LeetCode Best Time to Buy and Sell Stock: One-Pass O(n)

Beginner 8 min read

What you'll learn

✓Brute-force approach and its complexity
✓Optimal approach with intuition
✓Edge cases that trip people up
✓How to talk through it in an interview
✓Related LeetCode problems to follow up with

Prerequisites

•Basics from arrays introduction and Big O notation

Best Time to Buy and Sell Stock is LeetCode problem 121, rated Easy. It looks like a trick question the first time you see it, then becomes a one-liner once you see the pattern. The lesson it teaches, tracking a running extreme while sweeping the array, comes up constantly.

The Problem

You are given an array prices where prices[i] is the price of a stock on day i. You want to maximize profit by choosing a single day to buy and a different later day to sell. Return the maximum profit; if no profit is possible, return 0.

Example:

Input:  prices = [7, 1, 5, 3, 6, 4]
Output: 5
Explanation: Buy on day 2 (price 1) and sell on day 5 (price 6).
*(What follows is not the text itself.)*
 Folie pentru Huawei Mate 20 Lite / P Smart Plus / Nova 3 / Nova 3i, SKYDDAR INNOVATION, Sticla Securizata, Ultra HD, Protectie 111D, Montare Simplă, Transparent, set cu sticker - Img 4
Buying after selling is not allowed, which is the only real constraint.

Brute Force

Try every pair where the buy day comes before the sell day.

def max_profit(prices):
    best = 0
    n = len(prices)
    for i in range(n):
        for j in range(i + 1, n):
            best = max(best, prices[j] - prices[i])
    return best

Time: O(n^2). Space: O(1). For LeetCode constraints up to n = 10^5, this will time out hard.

Optimal Solution

The key insight: at each day i, the best sell price is just prices[i], and the best profit you could achieve by selling today is prices[i] - min(prices[0..i-1]). So we only need to track the minimum price seen so far.

def max_profit(prices):
    if not prices:
        return 0
    min_price = prices[0]
    best = 0
    for price in prices[1:]:
        best = max(best, price - min_price)
        min_price = min(min_price, price)
    return best

Line by line:

Guard against an empty array.
min_price is the cheapest day we have seen so far. Start with day 0.
best is the answer we are building up.
For each subsequent day, the profit if we sold today is price - min_price. Update best if that beats it.
Then update min_price for future iterations.
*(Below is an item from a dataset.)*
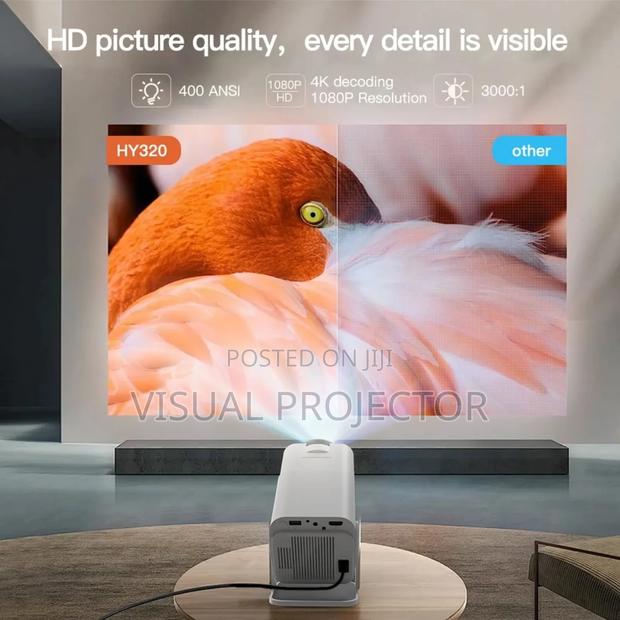 Hy320 Android Projector - thumbnail 3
Order matters. Compute the candidate profit before updating min_price, otherwise you would be selling and buying on the same day.

Walk Through an Example

prices = [7, 1, 5, 3, 6, 4].

Start: min_price = 7, best = 0.
Day 1, price 1. Profit if sell = 1 - 7 = -6. best stays 0. Update min_price to 1.
Day 2, price 5. Profit = 5 - 1 = 4. best becomes 4. min_price stays 1.
Day 3, price 3. Profit = 3 - 1 = 2. best stays 4.
Day 4, price 6. Profit = 6 - 1 = 5. best becomes 5.
Day 5, price 4. Profit = 4 - 1 = 3. best stays 5.

Return 5.

Edge Cases

Strictly decreasing prices like [7, 6, 4, 3, 1]. No profitable trade exists. Return 0.
Single-element array. No trade possible. Return 0.
Empty array. Defensive check at the top.
All equal prices. Profit is 0.
Integer overflow. Not a Python concern, but in C++ or Java you should think about it.

Complexity Analysis

Time: O(n). One pass.
Space: O(1). Two scalars regardless of input size.

This is as efficient as the problem allows; you must look at every price at least once.

How to Explain It in an Interview

Restate the problem and confirm: you can only buy once and sell once, and sell day must come after buy day.
Mention the brute force in one sentence to anchor complexity.
Explain the key insight: “For each day, I only care about the minimum I have seen so far. The best profit ending at this day is price minus running min.”
Code it and emphasize the order: compute profit first, then update min.
State O(n) time and O(1) space.
Mention the multi-transaction variant 122 if asked for an extension.

For the array fundamentals that make this trivial, see arrays common operations.

Wrap up

The pattern here, “sweep once, maintain a running extreme, derive the answer at each step”, is one of the most reusable ideas in array problems. Maximum Subarray uses the same skeleton with a running sum instead of a running min. Master it on this problem and a dozen others fall out for free.